Harrison v. Magoon
Headline: Amendment allowing appeals from Hawaii does not revive late appeals; Court dismissed effort to use a rehearing petition to invoke the new statute and left the contract judgment for defendants intact.
Holding:
- Stops parties from using rehearing petitions to gain new appeal rights created later by statute.
- Leaves contract judgment for the defendants in place when appeal rights were absent at final judgment.

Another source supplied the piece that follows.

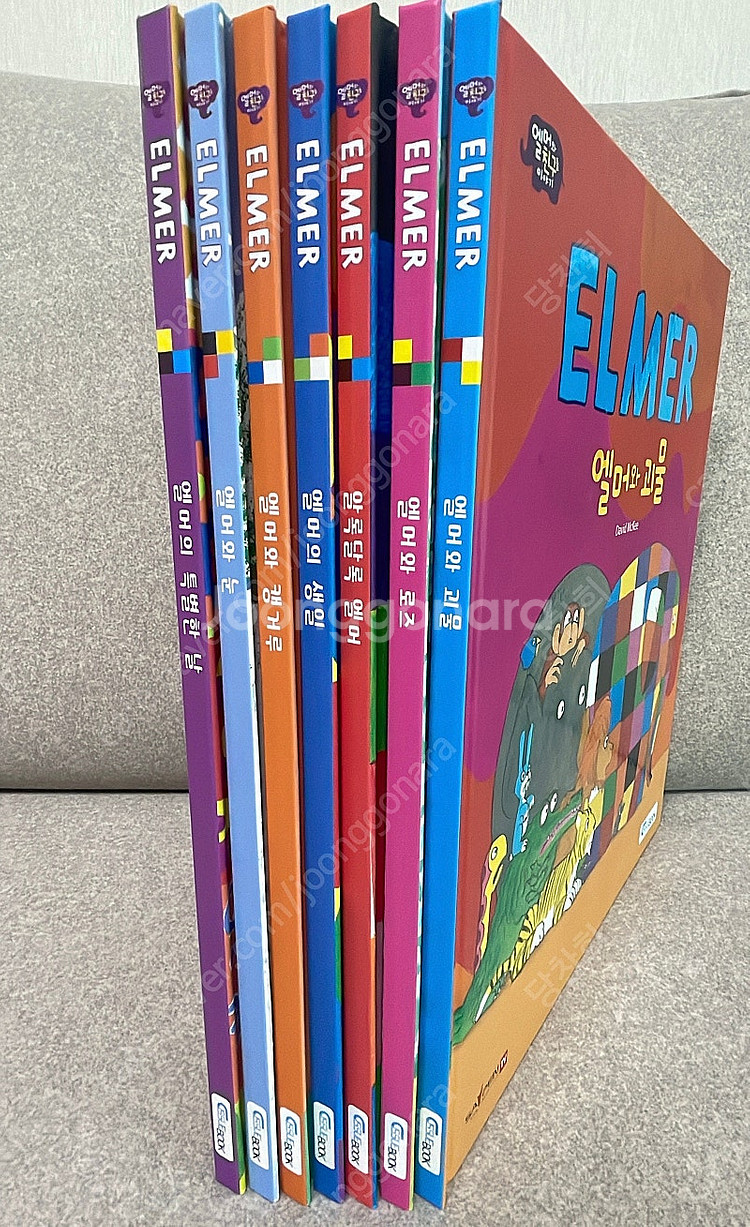 소전집 엘머와 친구들 이야기 7권 전권 택포 2만원--1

- Limits when territorial cases can be taken to the U.S. Supreme Court under new laws.
Summary
Background
This case arises from a contract suit where the trial court entered a nonsuit and a later motion for a new trial was dismissed. The Territory’s Supreme Court affirmed the nonsuit on December 14, 1904, a petition for rehearing was filed in January 1905 and denied on March 6, 1905. The defendants in the case moved to dismiss the writ of error, arguing that the Act of March 3, 1905, which amended the 1900 statute to allow certain appeals from the Hawaiian Supreme Court to the U.S. Supreme Court, did not apply to their case.
Reasoning
The core question was whether a party can use a rehearing petition to stretch or create the time to seek a higher-court review under a statute that took effect later. The Court noted precedent holding that if a right to appeal exists at the original judgment, time to seek review may wait until the rehearing is decided, but it also explained limits to that rule. It relied on an earlier decision that a late appeal time in bankruptcy was not saved by filing a rehearing petition after the appeal window had closed. The Court concluded that if no appeal right existed at final judgment, a party cannot manufacture one merely by filing a rehearing petition and then relying on a subsequently enacted statute.
Real world impact
The decision leaves the contract judgment for the defendants intact and prevents litigants from using rehearing filings to take advantage of later laws that create appeal rights. The Court expressly dismissed the writ of error and did not decide whether an appeal would lie in other circumstances.